Justice for Tanya Day
Tanya Day was a proud Yorta Yorta woman and much-loved sister, mother, grandmother and community advocate. In December 2017, she fell asleep on a train from Echuca to Melbourne. A train conductor woke her up and, despite her doing nothing, deemed her unruly and triggered a series of events which culminated in the police arresting Tanya.
Rather than taking Tanya to a hospital, she was locked up in a concrete cell for being drunk in public. Tanya fell and hit her head on a number of occasions, but the police officers responsible for her care failed to properly check on her. She lay injured on the floor for three hours. When the police finally entered her cell, they called 000 but told a self-serving, untrue story about how she fell. Tanya later died from a brain haemorrhage.
The Human Rights Law Centre represented the Day family in the coronial inquest into Tanya’s death. Throughout the inquest, the family’s legal team cross-examined over 30 witnesses over three weeks on whether systemic racism played a role in Tanya’s death.
In a landmark decision, the Coroner referred the Victoria Police officers involved in Tanya’s death to the DPP for criminal investigation, on the basis that “an indictable offence may have been committed”. In a decision that speaks volumes about police impunity, the DPP notified the Day family that they will not be prosecuting the police officers involved in Tanya’s death.
At the time of Tanya’s arrest, Aboriginal women were 10 times more likely for being drunk in public than non-Indigenous women.
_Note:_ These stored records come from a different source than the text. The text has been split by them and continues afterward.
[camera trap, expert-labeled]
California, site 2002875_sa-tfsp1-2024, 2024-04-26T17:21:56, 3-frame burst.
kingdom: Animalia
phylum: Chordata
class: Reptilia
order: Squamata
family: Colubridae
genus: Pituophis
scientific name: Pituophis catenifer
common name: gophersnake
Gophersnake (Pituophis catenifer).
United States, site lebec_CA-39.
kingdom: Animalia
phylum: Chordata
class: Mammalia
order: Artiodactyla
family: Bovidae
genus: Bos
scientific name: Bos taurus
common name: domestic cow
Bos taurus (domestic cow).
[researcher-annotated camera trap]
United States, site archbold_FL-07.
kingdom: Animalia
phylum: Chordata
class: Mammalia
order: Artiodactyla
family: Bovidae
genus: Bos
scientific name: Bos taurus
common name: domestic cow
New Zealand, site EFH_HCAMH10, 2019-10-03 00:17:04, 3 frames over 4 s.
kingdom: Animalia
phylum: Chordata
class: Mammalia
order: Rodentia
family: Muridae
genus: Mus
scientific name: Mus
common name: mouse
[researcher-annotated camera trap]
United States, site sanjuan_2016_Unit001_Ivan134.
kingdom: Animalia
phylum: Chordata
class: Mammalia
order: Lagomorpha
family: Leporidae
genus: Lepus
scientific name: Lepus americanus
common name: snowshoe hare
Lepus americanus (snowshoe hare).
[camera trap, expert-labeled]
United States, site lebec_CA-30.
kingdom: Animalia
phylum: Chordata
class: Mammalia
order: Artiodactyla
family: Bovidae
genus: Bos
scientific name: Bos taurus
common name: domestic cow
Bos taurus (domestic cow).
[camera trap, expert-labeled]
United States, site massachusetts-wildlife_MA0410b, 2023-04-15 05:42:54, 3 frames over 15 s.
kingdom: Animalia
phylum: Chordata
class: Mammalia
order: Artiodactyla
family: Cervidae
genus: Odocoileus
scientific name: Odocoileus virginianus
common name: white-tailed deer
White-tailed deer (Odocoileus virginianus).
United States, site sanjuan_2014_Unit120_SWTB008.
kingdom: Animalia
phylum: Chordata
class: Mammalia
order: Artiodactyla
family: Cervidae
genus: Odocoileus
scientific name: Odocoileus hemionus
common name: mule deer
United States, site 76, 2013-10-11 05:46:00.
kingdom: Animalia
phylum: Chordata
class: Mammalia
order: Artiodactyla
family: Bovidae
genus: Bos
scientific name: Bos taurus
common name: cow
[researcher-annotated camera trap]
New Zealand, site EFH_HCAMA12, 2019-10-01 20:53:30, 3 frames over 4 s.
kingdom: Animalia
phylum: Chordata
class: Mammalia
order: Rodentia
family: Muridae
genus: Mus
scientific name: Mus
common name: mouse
The decriminalisation of public intoxication was first recommended by the Royal Commission into Aboriginal Deaths in Custody over 30 years ago. Following extensive advocacy by the Day family, the Andrews government committed to decriminalisation in August 2019 at the outset of the coronial inquest into Aunty Tanya’s death.
The Andrews government disappointingly delayed these long overdue reforms and the rollout of a state-wide public health response by 12 months to November 2023. We continue to work with the Day family to ensure the Victorian government upholds this commitment to deliver a best practice, Aboriginal-led public health response without further delay.
“Public drunkenness laws have always been dangerous and discriminatory, and that’s why the Royal Commission into Aboriginal Deaths in Custody recommended that they be repealed three decades ago. As our mum’s case shows, police cells are unsafe places. No person should ever be locked up just for being drunk in public.”